Customers expectations are getting higher and a lot of self-help fails because the content isn't there. "My sense is that 50 percent of what's up there isn't what people want," Hagen says. "Companies need to look at their e-mail, chat and search logs, and give you all kinds of information about what people are coming to the site for, capture that info and drive answers back onto the Web site. There's a whole process people ought to be creating to answer, 'Why are people calling me? Can I drive people to the Web site?'"

With the more sophisticated B2B customer service providers, such as Dell and Cisco, the number one concern is staying one step ahead of their customers, who are smarter, more informed and expecting more. "Their customers know which way the wind's blowing," Hagen says, "and these companies want to understand where they're heading. That's what those guys are after. Dell is one of the best in B2B, moving to a direct model with their premier pages, remote diagnostics and software. They've done a tremendous job." Bottom line: If you can capture and analyze customers' patterns, you can react to those quickly, even proactively, in how you deliver value and services to customers.

Back to the original question: Does the stuff really result in more efficient interactions and more satisfied customers? "A lot of the online help has been successful. Only when we get down to specific questions--drilling down to something very technical--do they need to call us," says Russell of Rockford. "About 92 percent of questions are answered online, which includes technical FAQs, a self-help desk and a knowledge desk."

Sometimes it isn't working, Lee says. "I asked Microsoft a question two weeks ago, and I still don't have an answer. There wasn't an answer on the resource center, so I used the dialogue box to ask a tech a question." He's found that in some companies such as Amazon.com there's a surprising drop-off from B2C to B2B online self-help. Other business users complain that they find the sites too overwhelming in the detail on the first few pages or requiring too many clicks to find the meat.

"It's working as advertised for us," says Treiber of DataCore. DataCore sells storage area networking to lots of old-line businesses, such as financial institutions, which probably need more handholding than the average client when it comes to buying such abstract concepts as virtual storage.
········
| Assignment 1 |
Do these statements agree with the text on online customer self-help? Answer yes or no for each, quoting the words of the text that decide it. (a) Russell reports that about 92 percent of questions are answered online. (b) Hagen advises companies to disregard their chat and search logs. (c) Lee got an answer from Microsoft within a day.
| Assignment 2 |
Carry the text on online customer self-help forward from its last sentence.

Dataset entries
········
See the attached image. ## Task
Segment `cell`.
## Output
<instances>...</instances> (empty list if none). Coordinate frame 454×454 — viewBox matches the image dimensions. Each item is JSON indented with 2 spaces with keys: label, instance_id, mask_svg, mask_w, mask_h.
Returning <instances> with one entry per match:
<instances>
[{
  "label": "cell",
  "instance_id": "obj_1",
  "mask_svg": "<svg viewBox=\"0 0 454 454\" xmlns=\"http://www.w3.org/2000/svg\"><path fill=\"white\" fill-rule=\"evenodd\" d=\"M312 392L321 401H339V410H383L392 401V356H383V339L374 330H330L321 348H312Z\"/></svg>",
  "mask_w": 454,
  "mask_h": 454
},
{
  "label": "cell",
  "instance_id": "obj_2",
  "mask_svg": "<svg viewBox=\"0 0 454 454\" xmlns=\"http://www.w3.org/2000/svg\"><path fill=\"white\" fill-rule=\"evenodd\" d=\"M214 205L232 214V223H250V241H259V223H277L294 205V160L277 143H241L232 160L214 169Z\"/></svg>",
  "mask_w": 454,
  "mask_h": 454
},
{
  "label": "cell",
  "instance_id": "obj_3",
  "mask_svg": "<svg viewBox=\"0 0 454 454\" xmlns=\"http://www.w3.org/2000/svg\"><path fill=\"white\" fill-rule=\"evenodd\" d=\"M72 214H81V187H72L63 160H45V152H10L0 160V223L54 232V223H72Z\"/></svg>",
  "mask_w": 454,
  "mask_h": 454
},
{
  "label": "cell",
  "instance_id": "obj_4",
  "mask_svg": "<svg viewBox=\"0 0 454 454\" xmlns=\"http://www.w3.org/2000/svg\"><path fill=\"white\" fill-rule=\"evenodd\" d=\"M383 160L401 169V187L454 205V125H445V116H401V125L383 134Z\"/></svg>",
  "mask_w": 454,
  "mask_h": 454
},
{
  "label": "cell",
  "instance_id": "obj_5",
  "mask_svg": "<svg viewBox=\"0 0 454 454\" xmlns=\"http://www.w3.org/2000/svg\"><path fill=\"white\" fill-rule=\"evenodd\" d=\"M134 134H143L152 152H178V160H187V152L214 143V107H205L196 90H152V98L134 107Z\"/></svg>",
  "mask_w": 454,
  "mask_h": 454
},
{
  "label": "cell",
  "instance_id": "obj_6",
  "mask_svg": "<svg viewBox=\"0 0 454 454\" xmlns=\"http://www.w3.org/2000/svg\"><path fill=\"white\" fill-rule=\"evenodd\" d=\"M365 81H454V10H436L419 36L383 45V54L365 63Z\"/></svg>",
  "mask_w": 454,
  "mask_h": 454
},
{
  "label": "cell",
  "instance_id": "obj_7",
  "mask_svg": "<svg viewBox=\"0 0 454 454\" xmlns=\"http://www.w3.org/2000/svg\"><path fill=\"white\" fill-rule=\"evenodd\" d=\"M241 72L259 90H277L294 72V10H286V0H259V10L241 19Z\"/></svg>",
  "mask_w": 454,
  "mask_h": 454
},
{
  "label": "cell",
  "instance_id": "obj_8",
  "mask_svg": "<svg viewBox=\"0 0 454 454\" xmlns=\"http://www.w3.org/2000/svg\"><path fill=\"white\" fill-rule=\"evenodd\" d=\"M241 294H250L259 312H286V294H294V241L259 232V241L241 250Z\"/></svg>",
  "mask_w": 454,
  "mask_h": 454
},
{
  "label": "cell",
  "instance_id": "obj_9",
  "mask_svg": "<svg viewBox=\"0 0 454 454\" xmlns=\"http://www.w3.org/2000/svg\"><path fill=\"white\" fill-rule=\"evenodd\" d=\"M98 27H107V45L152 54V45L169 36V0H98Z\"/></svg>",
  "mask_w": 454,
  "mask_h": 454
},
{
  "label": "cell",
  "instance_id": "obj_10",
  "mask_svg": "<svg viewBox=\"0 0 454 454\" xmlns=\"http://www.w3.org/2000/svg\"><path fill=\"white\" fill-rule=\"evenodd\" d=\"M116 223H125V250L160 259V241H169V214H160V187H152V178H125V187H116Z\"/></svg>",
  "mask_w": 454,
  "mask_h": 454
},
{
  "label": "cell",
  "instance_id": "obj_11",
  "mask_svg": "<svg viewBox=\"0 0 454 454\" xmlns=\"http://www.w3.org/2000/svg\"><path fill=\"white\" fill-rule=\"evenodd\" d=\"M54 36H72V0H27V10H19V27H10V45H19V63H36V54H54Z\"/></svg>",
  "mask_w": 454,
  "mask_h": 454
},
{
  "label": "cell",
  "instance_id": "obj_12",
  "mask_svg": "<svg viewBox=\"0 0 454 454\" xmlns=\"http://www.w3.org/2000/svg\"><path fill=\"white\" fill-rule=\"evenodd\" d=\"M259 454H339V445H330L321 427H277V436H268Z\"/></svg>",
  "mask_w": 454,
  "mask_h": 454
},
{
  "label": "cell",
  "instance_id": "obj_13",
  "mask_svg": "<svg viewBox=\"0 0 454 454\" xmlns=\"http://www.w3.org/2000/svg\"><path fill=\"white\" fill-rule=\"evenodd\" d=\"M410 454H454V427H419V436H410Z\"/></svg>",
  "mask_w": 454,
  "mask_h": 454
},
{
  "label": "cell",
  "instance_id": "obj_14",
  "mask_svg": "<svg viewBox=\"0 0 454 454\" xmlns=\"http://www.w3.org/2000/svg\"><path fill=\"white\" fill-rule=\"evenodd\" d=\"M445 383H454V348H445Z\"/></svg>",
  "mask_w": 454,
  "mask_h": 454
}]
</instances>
········
| Answer section 1 |
(a) Yes: "About 92 percent of questions are answered online"
(b) No: "Companies need to look at their e-mail, chat and search logs"
(c) No: "I asked Microsoft a question two weeks ago, and I still don't have an answer."

| Answer section 2 |
"When I came on board, my job was to find an incident-tracking product. We decided we needed something Web-enabled," Treiber says, and settled on a product from RightNow. "Most of our use of the technology is in tracking issues, customers' trouble tickets. We have a 200-knowledge entry database which has what we think customers need to know." Customers are required to have a service contract to access the knowledge base, and customer support comes with the sale of a product. It's particularly important for DataCore, Treiber says, since "our space and storage virtualization is so new we want everyone to know what we do."

The most frequently asked questions DataCore gets are relative to "What's the latest release," and "How do I use this certain feature?" Like most B2B operations there are few hard numbers to use in analytics for online self-help at this stage, but "we're going to start measuring effectiveness. Anecdotally, I do have comments from large companies, who say our customer service exceeds expectations in effectiveness and speed." Treiber says that currently 90 percent of customer visits to their Web site result in finding answers through the knowledge base; 3 percent are helped with a "smart assistant click here" button; and approximately 6 percent rely on personal help, such as picking up the phone and calling.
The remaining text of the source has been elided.